[[ Selected passage open ]]
Wednesday, September 7, 2016

More of the Earlier Bryan Fuller

"You better mean it!" the widow Chaz to Charlie Rose

How Dead Like Me wound up in "the MGM library," to quote Comet's response to me on a related matter, is probably as much a mystery as the weird rules Fuller makes up in his head, but the dowager can see why the series made a splash, and I certainly identify with Muth's acerbic disillusioned puss as she comes of age in that space between the temporal and beyond. I could watch this series a long time and live in it, and see how it  illustrates. Fuller succeeds in the industry because he takes the worst of human nature and redeems it. Whereas I just drive the forces of the Furies, looking for the next Big Bang, young or old, I've always been the same, evading the exterminator, living a flea bag life, watching my effusiveness harden liked glazed sap bled on bark off a bore hole. I have changed, disillusioned myself, not with literary ambition so much, as questioning its utility. What does an anti-hero like Hannibal offer us, after all? Irony aside, we couldn't function if celebration of psychopathy became normal, however vicariously liberating such visionary mechanisms appear to be. The majority of of live droll little lives, our guts and arthritis overtaking us, pests like moths and roaches and mice an embarrassment to be battled, wondering if billionaires ever have these problems. Doubtlessly Thiel would be horrified by what my quadriplegic incontinent living does to carpets and furnishings, though no coils have broken through the mattress yet. I am disheartened by all the revising I have to do with this account, not so much worried about my viciousness as my tendency to obscure correspondences in my earlier posts.
[[ Selected passage closed ]]
[[ Information provided open ]]
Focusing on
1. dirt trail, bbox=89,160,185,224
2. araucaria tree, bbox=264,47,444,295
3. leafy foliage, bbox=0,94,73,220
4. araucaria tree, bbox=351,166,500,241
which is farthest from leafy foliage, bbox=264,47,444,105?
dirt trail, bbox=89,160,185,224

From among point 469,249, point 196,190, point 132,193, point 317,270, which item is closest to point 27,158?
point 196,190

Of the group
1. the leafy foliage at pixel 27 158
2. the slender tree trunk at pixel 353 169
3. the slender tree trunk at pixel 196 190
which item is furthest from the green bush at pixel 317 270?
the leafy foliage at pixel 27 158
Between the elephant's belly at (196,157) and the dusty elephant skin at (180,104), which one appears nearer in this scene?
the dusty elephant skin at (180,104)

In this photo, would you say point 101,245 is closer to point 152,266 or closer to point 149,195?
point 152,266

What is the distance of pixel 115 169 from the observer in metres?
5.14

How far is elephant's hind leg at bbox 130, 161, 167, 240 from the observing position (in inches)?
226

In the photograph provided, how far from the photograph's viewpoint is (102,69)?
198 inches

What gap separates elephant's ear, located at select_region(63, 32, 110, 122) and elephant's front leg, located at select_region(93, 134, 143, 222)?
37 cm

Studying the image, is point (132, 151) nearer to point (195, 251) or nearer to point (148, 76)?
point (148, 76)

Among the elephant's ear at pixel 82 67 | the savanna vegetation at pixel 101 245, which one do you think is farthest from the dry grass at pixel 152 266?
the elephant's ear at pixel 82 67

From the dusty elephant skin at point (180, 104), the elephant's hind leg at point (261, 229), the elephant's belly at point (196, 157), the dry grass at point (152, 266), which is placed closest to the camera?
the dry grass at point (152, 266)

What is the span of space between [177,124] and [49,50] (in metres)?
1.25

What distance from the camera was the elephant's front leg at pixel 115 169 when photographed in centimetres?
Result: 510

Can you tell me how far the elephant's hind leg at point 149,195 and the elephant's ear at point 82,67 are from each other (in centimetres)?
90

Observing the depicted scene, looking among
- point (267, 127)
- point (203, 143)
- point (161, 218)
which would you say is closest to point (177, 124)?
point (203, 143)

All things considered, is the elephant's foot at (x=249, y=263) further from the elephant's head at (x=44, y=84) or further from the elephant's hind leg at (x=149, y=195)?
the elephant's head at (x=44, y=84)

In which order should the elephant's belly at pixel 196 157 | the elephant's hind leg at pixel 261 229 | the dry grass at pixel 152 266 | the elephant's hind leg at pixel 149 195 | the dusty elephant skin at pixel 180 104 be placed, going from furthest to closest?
[[ Information provided closed ]]
[[ Information provided open ]]
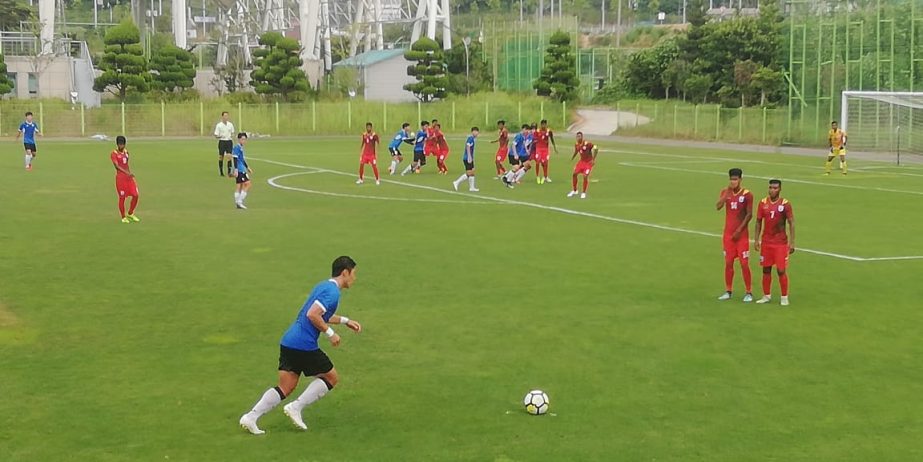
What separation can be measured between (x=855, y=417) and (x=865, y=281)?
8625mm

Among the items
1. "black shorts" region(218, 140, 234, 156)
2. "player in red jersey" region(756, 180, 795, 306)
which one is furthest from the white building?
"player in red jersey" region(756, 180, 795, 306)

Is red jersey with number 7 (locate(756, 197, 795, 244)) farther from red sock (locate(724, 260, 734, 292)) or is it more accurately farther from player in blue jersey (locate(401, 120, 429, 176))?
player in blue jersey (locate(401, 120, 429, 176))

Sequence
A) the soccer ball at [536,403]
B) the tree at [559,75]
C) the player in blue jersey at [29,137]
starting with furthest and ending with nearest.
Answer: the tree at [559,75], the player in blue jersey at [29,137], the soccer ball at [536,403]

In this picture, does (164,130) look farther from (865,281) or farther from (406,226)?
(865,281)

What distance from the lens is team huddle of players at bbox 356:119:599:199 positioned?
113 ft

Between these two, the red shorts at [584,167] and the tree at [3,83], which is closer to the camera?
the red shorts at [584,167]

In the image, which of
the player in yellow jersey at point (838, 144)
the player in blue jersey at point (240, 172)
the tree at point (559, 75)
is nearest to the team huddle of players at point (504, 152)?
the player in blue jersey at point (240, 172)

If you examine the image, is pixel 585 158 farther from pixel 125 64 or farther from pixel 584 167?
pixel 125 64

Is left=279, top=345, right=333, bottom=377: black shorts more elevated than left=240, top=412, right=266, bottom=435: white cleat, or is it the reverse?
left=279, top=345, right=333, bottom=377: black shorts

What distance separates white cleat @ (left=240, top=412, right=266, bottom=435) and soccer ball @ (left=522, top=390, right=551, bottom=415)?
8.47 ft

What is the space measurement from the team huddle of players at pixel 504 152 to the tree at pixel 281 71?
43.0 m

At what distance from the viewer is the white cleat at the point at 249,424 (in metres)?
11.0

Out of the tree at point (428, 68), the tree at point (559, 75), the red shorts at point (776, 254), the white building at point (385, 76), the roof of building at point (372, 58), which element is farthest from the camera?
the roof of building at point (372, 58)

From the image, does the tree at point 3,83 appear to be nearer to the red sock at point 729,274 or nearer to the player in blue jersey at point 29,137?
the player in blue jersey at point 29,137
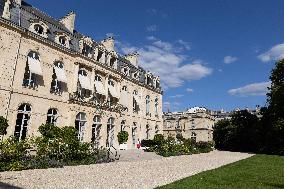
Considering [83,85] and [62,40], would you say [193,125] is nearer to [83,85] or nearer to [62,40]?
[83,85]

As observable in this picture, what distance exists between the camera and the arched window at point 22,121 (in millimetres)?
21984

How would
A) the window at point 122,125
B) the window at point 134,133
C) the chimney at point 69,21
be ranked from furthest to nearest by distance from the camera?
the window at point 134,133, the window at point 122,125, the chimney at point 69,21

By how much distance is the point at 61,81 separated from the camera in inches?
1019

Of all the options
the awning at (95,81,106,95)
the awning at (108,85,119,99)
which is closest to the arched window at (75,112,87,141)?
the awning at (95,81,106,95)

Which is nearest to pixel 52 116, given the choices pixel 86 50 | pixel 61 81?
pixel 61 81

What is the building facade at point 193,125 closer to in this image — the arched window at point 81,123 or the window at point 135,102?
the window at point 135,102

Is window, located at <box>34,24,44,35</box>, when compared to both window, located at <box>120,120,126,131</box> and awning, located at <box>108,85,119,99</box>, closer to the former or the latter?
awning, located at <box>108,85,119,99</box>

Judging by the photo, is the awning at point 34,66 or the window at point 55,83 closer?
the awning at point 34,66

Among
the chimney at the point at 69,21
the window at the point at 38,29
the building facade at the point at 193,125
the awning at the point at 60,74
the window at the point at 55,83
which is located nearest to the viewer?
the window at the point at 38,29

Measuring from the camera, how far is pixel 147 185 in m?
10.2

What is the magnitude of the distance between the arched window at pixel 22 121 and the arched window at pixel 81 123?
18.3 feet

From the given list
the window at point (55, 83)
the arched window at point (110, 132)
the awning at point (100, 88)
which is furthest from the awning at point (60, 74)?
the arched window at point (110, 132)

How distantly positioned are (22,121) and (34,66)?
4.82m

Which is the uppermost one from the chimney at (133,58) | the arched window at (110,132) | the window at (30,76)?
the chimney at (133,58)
[[ Information provided closed ]]
Exercise 1
According to the blog post about Bryan Fuller, why does Fuller succeed in the industry?
Exercise 2
Write the next few sentences of the blog post about Bryan Fuller, picking up right after its final sentence.
These dataset entries stand apart from the blog post and are separate material.

Written answer 1
Because he takes the worst of human nature and redeems it.

Written answer 2
Have to repair it, and sometimes want to kick it to the curb. I am not going to live long enough to go in search of my own lost time and Proustian perfect captures of weaving his memory into a mature authorial voice. Putting a note on my door (for the custodians) that I'm unstable due to end of summer humidity might be the truth, but it only delays the inevitable condemnation: I was never good enough, not to sustain relationships, certainly not to create a family. I sucked myself into an 811 box in North Philly, finished my harsh urban life at Temple University, and then sank in amber, like an autonomic gangrene representation out of a French director's Dadaist nightmare, here thinking of one of Ebert's clips, probably buried on his website. Even he didn't know what to make of this film. The actors looked putrid while riding a bus. That was probably a distinctive vision of the modern condition, but again, the bodies of the dead turning into maggot consumption don't engage us. My sister said I could not see the full view of our dead mother in 2005. I raised a meek objection toward a closed casket service.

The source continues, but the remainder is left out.